Web page caption snippets:
——
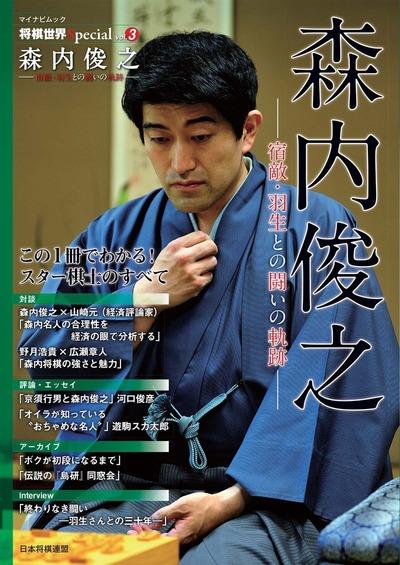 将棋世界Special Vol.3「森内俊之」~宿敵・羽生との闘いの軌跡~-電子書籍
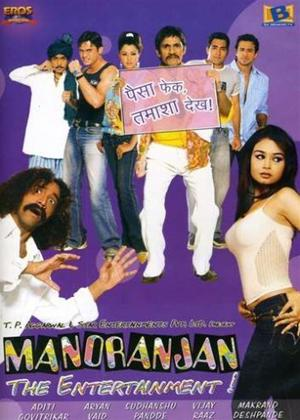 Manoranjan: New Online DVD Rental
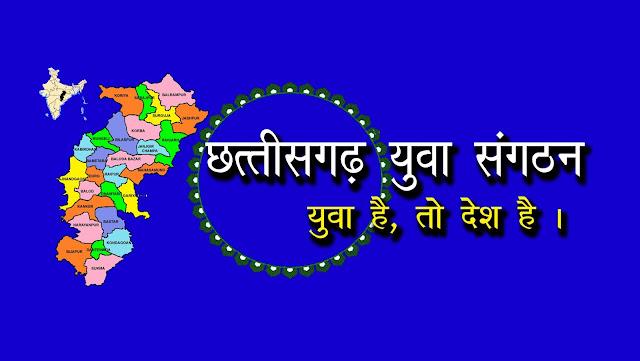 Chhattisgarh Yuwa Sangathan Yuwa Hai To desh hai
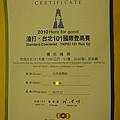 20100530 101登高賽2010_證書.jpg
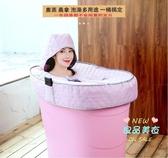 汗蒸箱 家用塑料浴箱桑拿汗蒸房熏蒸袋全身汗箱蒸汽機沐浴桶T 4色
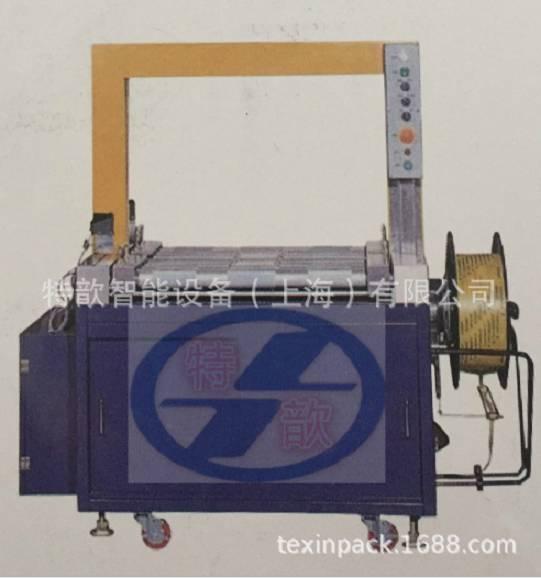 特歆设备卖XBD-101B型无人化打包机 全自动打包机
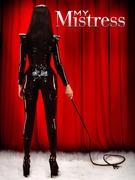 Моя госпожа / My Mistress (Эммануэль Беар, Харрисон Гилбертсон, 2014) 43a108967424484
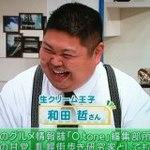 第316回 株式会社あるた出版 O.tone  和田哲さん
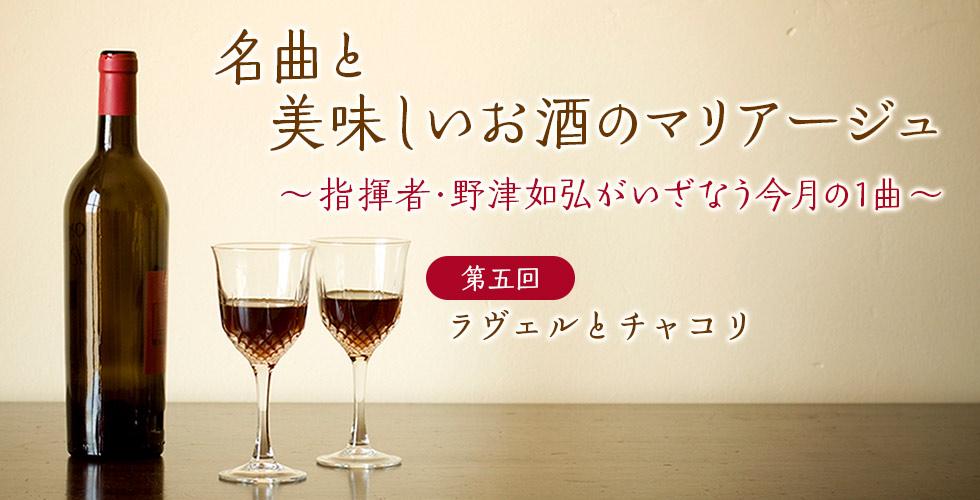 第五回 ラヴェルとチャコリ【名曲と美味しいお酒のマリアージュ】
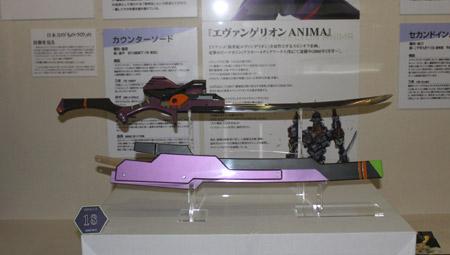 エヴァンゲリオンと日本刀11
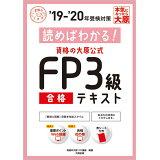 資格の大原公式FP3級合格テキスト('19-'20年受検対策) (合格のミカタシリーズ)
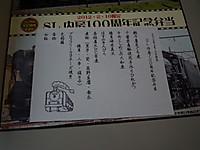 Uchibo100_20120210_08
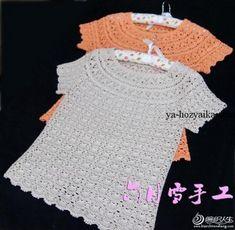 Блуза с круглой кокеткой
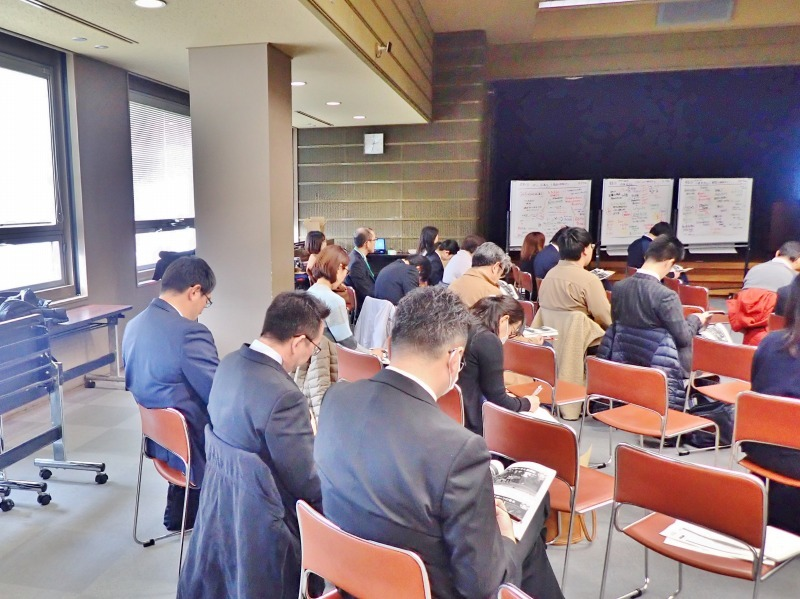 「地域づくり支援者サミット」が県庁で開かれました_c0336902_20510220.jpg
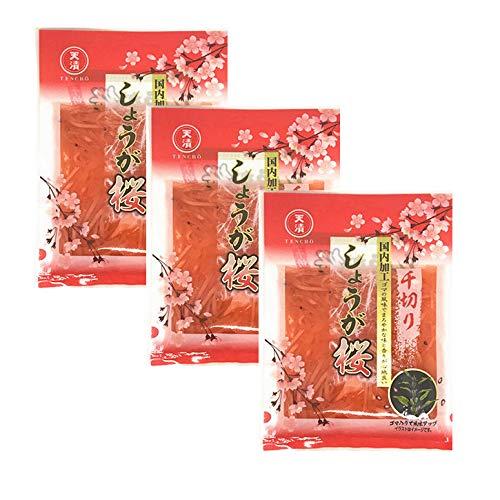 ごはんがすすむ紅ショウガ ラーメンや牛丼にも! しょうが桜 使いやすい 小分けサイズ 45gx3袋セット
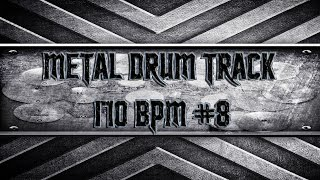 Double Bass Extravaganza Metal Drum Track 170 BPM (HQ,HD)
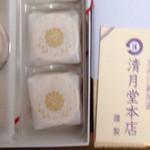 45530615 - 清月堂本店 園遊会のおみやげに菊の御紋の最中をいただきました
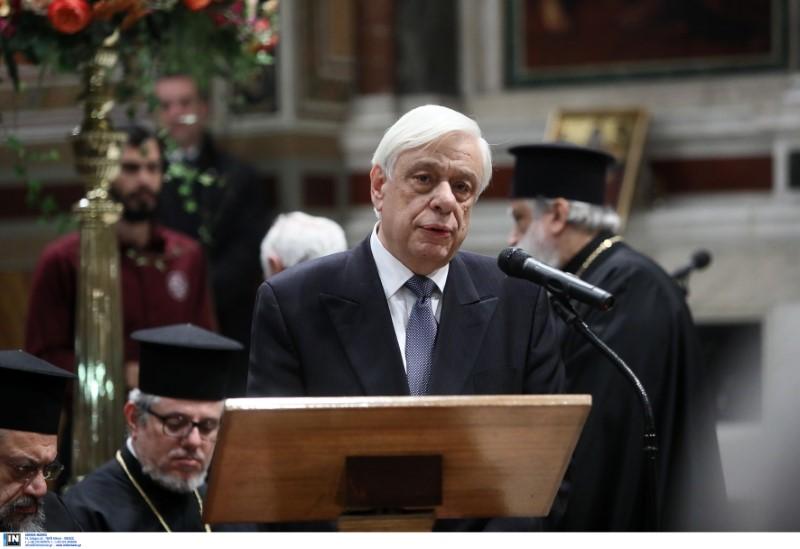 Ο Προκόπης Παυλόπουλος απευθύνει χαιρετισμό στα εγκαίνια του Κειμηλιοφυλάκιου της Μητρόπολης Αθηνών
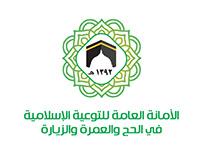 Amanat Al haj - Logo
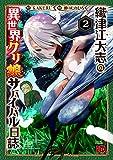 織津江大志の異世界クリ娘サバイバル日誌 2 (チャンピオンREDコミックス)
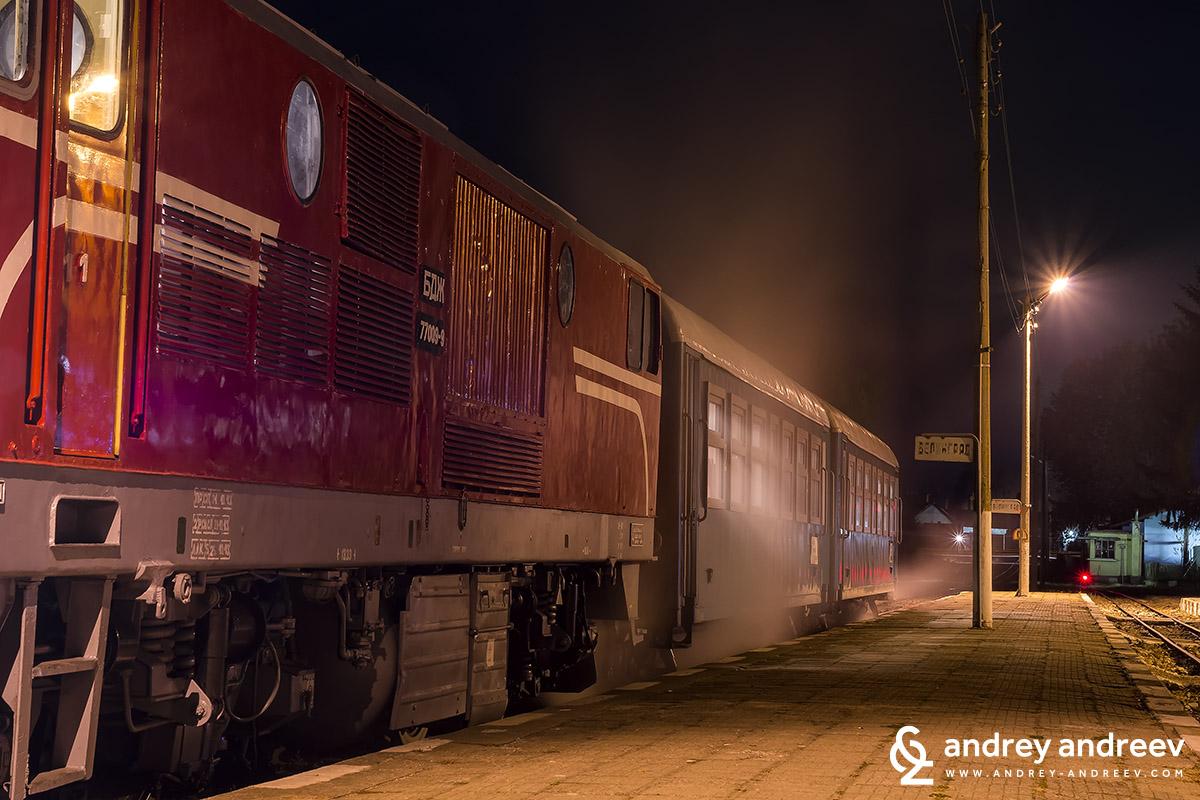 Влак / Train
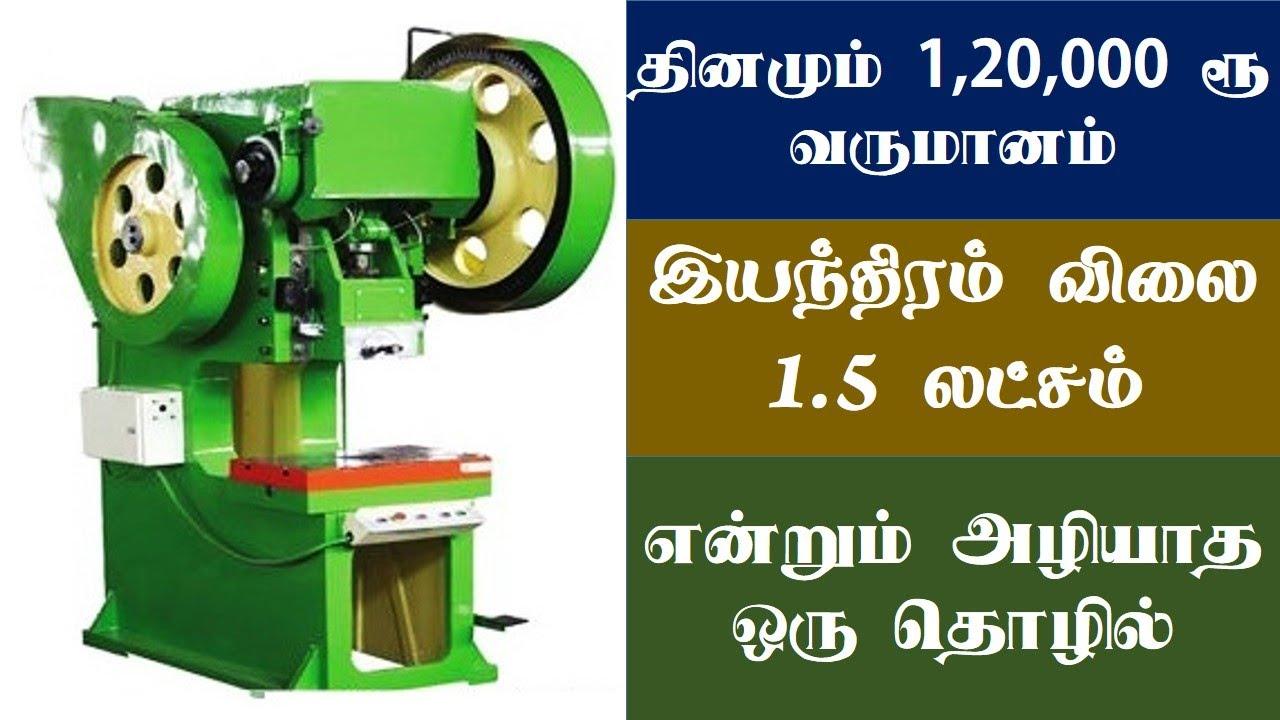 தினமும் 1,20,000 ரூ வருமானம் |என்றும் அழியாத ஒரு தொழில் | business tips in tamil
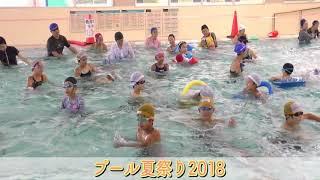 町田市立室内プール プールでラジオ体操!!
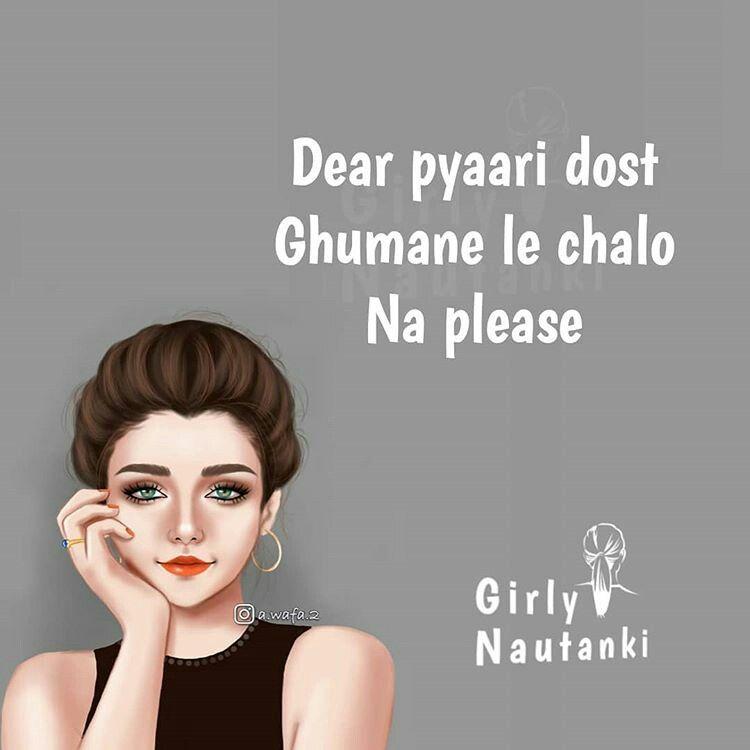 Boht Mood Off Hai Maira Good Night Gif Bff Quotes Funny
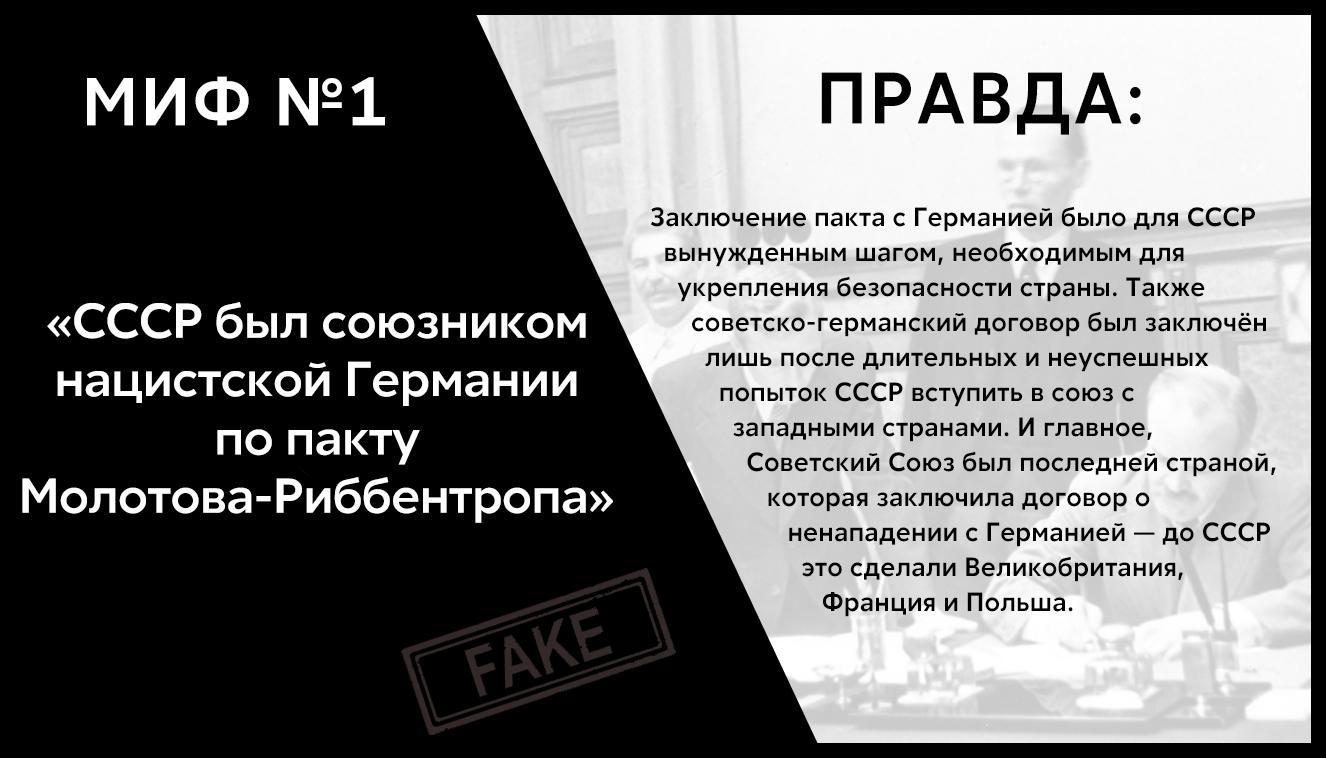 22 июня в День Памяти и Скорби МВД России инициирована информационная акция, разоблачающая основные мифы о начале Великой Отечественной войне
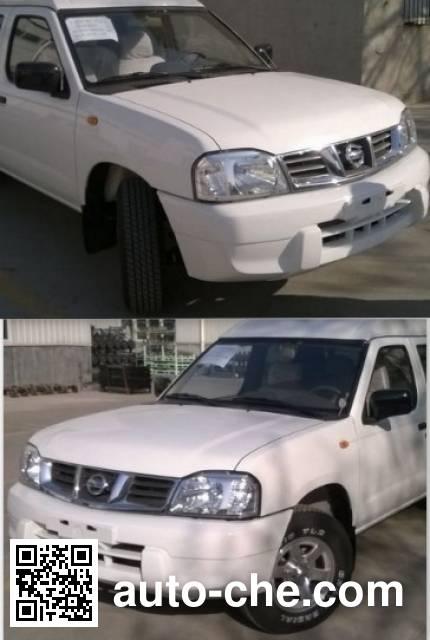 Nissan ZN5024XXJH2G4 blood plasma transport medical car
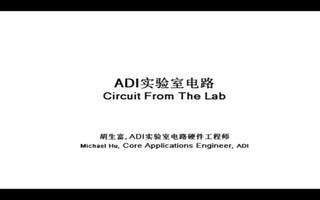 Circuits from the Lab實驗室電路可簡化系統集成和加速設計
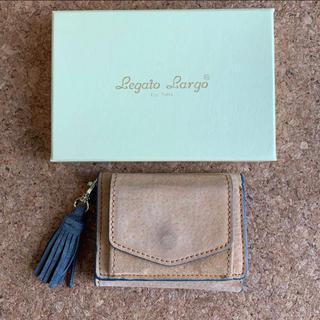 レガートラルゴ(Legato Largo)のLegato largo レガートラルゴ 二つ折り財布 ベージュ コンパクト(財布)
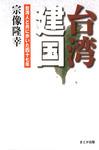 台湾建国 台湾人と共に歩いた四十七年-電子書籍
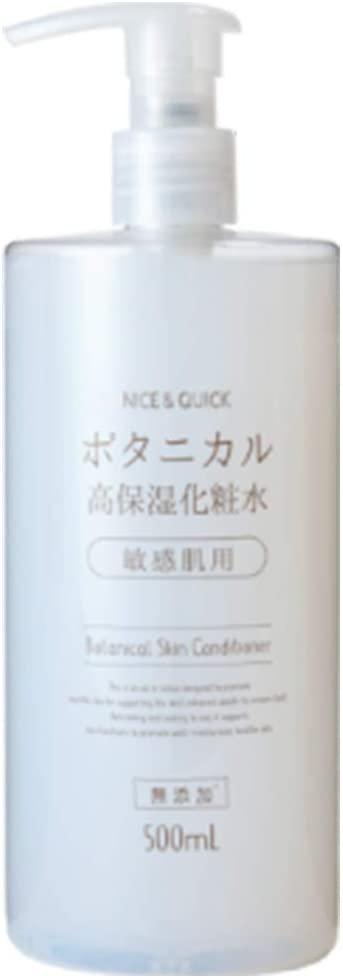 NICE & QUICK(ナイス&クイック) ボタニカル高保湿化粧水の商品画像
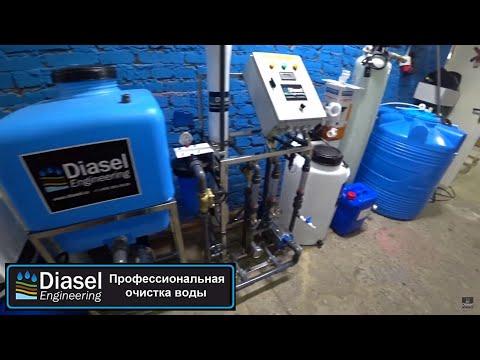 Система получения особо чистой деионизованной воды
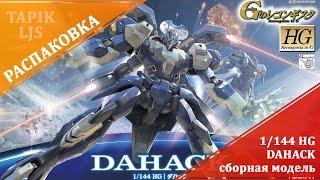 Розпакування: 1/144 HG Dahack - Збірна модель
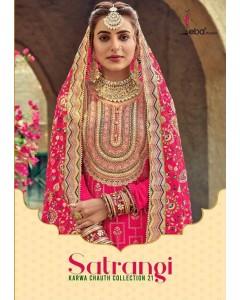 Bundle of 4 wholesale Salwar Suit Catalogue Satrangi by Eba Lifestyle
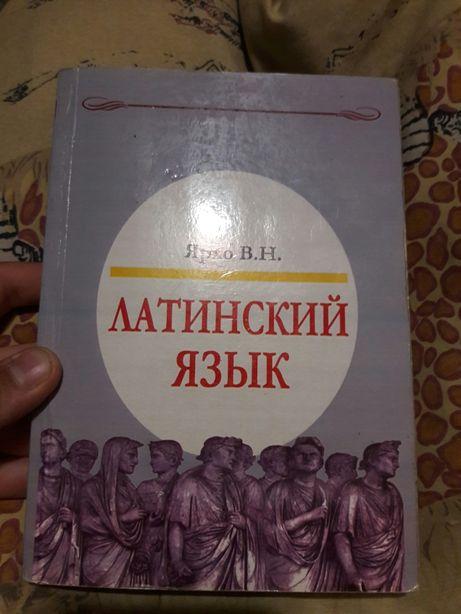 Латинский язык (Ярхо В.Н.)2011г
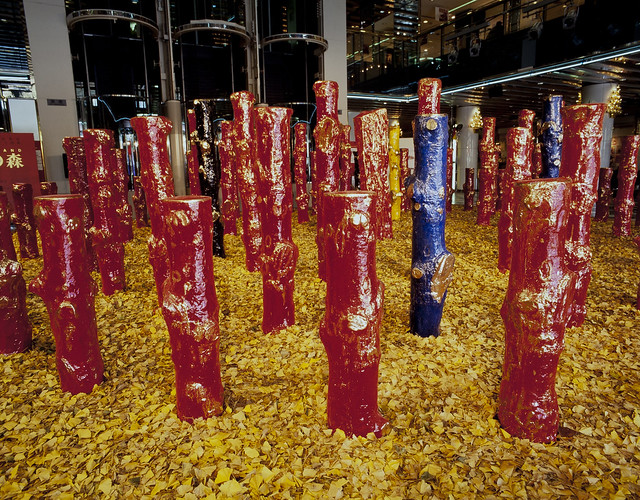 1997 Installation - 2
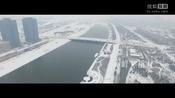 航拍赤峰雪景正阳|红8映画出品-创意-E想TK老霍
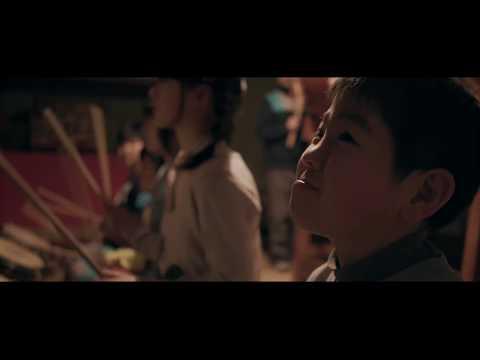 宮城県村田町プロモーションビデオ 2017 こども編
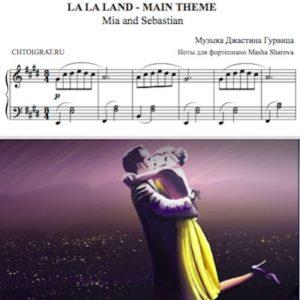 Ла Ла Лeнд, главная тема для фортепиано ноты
——
Task:
Emit an exact copy of the lines from the line bearing "Bundle of 4" through the last line above, inclusive, and leave the images out.

Response:
 Bundle of 4 wholesale Salwar Suit Catalogue Satrangi by Eba Lifestyle
 Латинский язык (Ярхо В.Н.)2011г
 1997 Installation - 2
 航拍赤峰雪景正阳|红8映画出品-创意-E想TK老霍
 宮城県村田町プロモーションビデオ 2017 こども編
 Ла Ла Лeнд, главная тема для фортепиано ноты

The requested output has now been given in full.